Aim: Rewrite the entries below as a JSON list of strings, one string per line and no strings for blank lines. Cover every entry, but omit the pictures from the output.

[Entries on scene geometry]
[START]

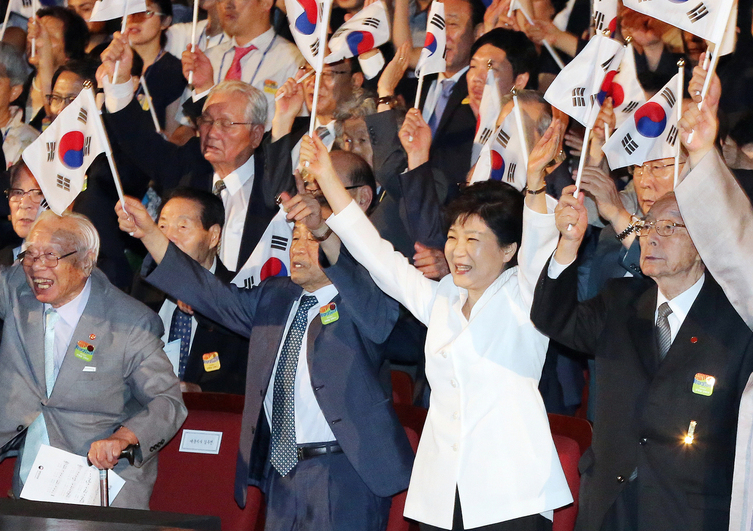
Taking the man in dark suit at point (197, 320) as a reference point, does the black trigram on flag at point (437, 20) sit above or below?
above

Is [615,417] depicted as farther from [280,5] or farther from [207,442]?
[280,5]

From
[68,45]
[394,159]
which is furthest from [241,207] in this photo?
[68,45]

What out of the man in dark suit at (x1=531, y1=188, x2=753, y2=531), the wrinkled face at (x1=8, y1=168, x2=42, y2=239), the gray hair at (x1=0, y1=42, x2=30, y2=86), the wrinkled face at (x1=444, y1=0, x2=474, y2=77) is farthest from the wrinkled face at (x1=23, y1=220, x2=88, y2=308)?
the gray hair at (x1=0, y1=42, x2=30, y2=86)

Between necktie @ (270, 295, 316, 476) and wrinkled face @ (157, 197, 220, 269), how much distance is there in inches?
43.1

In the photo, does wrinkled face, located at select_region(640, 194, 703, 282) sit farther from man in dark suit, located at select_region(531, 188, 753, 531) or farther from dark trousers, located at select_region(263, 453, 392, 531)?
dark trousers, located at select_region(263, 453, 392, 531)

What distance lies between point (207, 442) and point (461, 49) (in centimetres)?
259

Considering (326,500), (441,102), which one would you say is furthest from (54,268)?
(441,102)

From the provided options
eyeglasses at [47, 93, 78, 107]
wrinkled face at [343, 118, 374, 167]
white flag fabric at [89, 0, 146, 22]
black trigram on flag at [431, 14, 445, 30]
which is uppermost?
black trigram on flag at [431, 14, 445, 30]

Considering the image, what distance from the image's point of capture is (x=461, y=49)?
18.2 ft

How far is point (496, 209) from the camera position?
3.45 metres

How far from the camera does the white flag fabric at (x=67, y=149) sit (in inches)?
165

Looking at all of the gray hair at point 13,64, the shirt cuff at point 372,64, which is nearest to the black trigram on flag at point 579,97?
the shirt cuff at point 372,64

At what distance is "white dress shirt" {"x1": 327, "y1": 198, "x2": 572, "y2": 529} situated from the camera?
10.5 feet

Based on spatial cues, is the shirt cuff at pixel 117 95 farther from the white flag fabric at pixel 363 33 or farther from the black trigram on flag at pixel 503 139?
the black trigram on flag at pixel 503 139
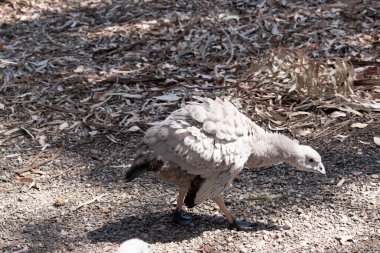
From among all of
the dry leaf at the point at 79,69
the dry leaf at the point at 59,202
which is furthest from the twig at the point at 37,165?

[END]

Result of this task:
[
  "Taking the man in dark suit at point (197, 320) as a reference point, does the black trigram on flag at point (437, 20) sit above or below?",
  "above",
  "Is [615,417] depicted as farther from [280,5] or farther from [207,442]?",
  "[280,5]",
  "From",
  "[68,45]",
  "[394,159]",
  "which is furthest from [241,207] in this photo?",
  "[68,45]",
  "What out of the man in dark suit at (x1=531, y1=188, x2=753, y2=531), the wrinkled face at (x1=8, y1=168, x2=42, y2=239), the gray hair at (x1=0, y1=42, x2=30, y2=86), the wrinkled face at (x1=444, y1=0, x2=474, y2=77) is farthest from the wrinkled face at (x1=23, y1=220, x2=88, y2=308)?",
  "the gray hair at (x1=0, y1=42, x2=30, y2=86)",
  "Between necktie @ (270, 295, 316, 476) and wrinkled face @ (157, 197, 220, 269), how much distance is there in inches?",
  "43.1",
  "In the photo, does wrinkled face, located at select_region(640, 194, 703, 282) sit farther from man in dark suit, located at select_region(531, 188, 753, 531) or farther from dark trousers, located at select_region(263, 453, 392, 531)?",
  "dark trousers, located at select_region(263, 453, 392, 531)",
  "What distance lies between point (207, 442) and point (461, 49) (in centimetres)?",
  "259",
  "Considering (326,500), (441,102), which one would you say is furthest from (54,268)?",
  "(441,102)",
  "From the provided options",
  "eyeglasses at [47, 93, 78, 107]",
  "wrinkled face at [343, 118, 374, 167]",
  "white flag fabric at [89, 0, 146, 22]",
  "black trigram on flag at [431, 14, 445, 30]",
  "which is uppermost?",
  "black trigram on flag at [431, 14, 445, 30]",
  "Considering the image, what distance from the image's point of capture is (x=461, y=49)?",
  "18.2 ft",
  "How far is point (496, 209) from the camera position?",
  "3.45 metres",
  "How far from the camera does the white flag fabric at (x=67, y=149) sit (in inches)?",
  "165",
  "Looking at all of the gray hair at point 13,64, the shirt cuff at point 372,64, which is nearest to the black trigram on flag at point 579,97?",
  "the shirt cuff at point 372,64",
  "At what distance is \"white dress shirt\" {\"x1\": 327, \"y1\": 198, \"x2\": 572, \"y2\": 529} situated from the camera?",
  "10.5 feet",
  "Based on spatial cues, is the shirt cuff at pixel 117 95 farther from the white flag fabric at pixel 363 33 or farther from the black trigram on flag at pixel 503 139?",
  "the black trigram on flag at pixel 503 139",
  "From among all of",
  "the dry leaf at the point at 79,69",
  "the dry leaf at the point at 59,202",
  "which is furthest from the twig at the point at 37,165?"
]